Un homme grand aux longs cheveux en queue de cheval et qui portait une armure de cuir peinte aux armes du royaume sortit de l’ombre à droite. Le visage régulier, le regard intense, il avait une expression d’une grande gravité. Dans le dos, une longue épée étincelant à la lumière des hauts chandeliers de la salle. De l’autre côté, une femme brune, une grande beauté aux gestes félins, vêtue d’une longue robe blanche traînant sur les dalles froides. Les deux s’approchaient lentement d’Enya et Hamar.

« Vous… Vous êtes déjà là ? s’étonna ce dernier.

– Nous savons tout… dans l’instant, répondit Jamila dans un sourire, en claquant des doigts. Et nous accourons quand tu menaces de commettre l’irréparable.

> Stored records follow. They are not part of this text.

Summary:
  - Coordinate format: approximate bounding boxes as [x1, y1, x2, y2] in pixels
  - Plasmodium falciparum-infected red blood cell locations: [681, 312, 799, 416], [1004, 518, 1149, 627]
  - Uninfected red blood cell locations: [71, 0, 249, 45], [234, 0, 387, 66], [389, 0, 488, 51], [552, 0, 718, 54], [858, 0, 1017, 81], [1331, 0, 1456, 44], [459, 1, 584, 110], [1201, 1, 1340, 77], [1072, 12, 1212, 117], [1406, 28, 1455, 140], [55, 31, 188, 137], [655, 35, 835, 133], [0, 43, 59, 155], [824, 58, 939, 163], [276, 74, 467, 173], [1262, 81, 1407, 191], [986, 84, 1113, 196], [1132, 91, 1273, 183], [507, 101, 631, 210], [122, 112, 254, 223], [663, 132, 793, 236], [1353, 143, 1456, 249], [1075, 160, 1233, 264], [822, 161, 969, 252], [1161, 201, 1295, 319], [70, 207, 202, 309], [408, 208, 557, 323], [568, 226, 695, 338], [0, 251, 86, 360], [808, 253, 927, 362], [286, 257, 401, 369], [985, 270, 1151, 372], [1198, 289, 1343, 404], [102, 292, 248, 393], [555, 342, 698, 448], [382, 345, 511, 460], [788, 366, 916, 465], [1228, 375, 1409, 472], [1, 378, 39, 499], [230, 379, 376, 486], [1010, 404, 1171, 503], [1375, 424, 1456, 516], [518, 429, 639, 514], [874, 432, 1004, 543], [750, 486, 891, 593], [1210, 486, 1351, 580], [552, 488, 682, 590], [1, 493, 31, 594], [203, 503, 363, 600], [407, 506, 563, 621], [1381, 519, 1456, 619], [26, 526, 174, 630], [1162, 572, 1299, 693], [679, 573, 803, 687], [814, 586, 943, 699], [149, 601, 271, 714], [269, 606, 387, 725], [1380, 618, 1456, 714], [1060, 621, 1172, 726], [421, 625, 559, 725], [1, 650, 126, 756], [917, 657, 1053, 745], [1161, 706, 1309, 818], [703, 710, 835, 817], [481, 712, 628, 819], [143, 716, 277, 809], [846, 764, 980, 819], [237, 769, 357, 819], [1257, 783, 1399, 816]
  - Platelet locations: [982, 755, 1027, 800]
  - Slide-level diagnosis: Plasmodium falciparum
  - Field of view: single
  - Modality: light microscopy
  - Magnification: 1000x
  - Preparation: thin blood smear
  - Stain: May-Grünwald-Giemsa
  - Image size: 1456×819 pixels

– Ce que je m’apprête à faire, c’est ce que nous aurions tous dû chercher à accomplir depuis le début. Comment pouvez-vous accepter de vivre avec l’esprit de notre victime présent en chacun de nous ?

– N’essaie pas de nous en priver, Hamar, menaça Donaq d’une voix grave.

– Tu es aveuglé par tes passions, malheureux ! » tenta Hamar… Mais le guerrier resta inflexible.

« Qu’allez-vous faire, alors ? Me tuer ? Pff. Je suis l’un d’entre vous. Nous sommes liés. Vous ne pouvez rien contre moi. »

Les autres se regardèrent. Ils ne se parlaient pas mais à l’évidence ils communiquaient entre eux par autre chose que le regard.

« Il me déteste ! s’écria Hamar, qui commençait à paniquer. Il fera tout pour que je meure !

– Au contraire, mon frère, répondit Enya avec un sourire à la fois triste et cruel. Il est devenu ton meilleur avocat… Après tout, comme tu le dis, tu es le seul à vouloir le libérer de nos corps… »

Jamila frappa dans ses mains.

Depuis les ombres autour d’eux, des silhouettes s’avancèrent à leur tour, dans un effrayant cliquetis métallique. Les soldats du roi se positionnaient tout autour de la salle.

Hamar regardait son destin se sceller à mesure que les hommes d’armes entraient. Ses trois meilleurs amis reculaient maintenant vers la porte principale, la mine basse.

Ils n’avaient rien compris. En le sortant du quatuor, ils se condamnaient à fusionner avec l’esprit du monstre… Un choix terrible et paradoxal puisque l’esprit en question ne voulait qu’une seule chose… Abandonner ces corps qui l’emprisonnaient pour enfin gagner le repos.

« Esprit, sauve-moi ! » hurla Hamar tandis que les soldats refermaient le cercle sur lui.